The building is initially glimpsed from the Maroondah Highway through a row of ancient River Red Gums. The long, high form of the interpretive galleries becomes a foil for these twisted trees: a long curve of rammed earth surmounted by a rippling corrugated metal wall, catching the light and changing subtly in appearance as it is passed. Locally-grown plantation southern blue gum poles, selected in the field at the beginning of the project and cut and cured during the design process, form a sturdy structure stepping around the infill rammed earth walls, beneath the metal cladding. Simple but effective lighting ensures that the building has maximum impact even during the winter evenings when many visitors will be travelling towards the snowfields.
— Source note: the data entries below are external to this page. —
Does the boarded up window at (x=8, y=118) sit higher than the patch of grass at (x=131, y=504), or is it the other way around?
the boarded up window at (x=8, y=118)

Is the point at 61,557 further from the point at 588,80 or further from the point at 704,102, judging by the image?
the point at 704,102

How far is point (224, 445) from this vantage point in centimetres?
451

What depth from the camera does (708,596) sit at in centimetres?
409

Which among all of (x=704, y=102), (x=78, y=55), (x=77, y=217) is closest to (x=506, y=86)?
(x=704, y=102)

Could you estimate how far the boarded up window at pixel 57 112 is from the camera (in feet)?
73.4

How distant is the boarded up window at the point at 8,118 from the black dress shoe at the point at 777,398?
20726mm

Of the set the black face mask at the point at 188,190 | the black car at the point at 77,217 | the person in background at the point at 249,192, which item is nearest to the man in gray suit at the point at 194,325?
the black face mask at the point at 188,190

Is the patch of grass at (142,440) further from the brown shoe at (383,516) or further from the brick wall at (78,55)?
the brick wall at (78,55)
At the building’s entrance, in harmony with the rugged High Country materials of earth, stone and corrugated iron, and adjacent to a corrugated tank emphasising the importance of water, the timber columns become a forest of free-standing poles in a walk-through courtyard, each decorated to demonstrate aspects of the environment, history and industry of the area. They include those carved and painted by the local Koorie community, a Ned Kelly pole gazing towards one covered in gold representing the gold rush, a snowboard-covered pole and the talking pole, whispering locals’ memories.
Internally the floor is made from locally-grown plantation Vic Ash, and massive recycled red gum in the form of a gold mine digging entrance marks the entry to the interpretive exhibition area. The information counter is a slab of Dense Elm reclaimed from the street trees grown in Maldon and the advertising pamphlet holders are Red Gum and Vic Ash sympathetically combined with copper details. A stone fireplace gives a warm focus to the entry area during winter and can be decorated with flowers or autumn leaves for the rest of the year, bringing the changing seasons into the heart of the building.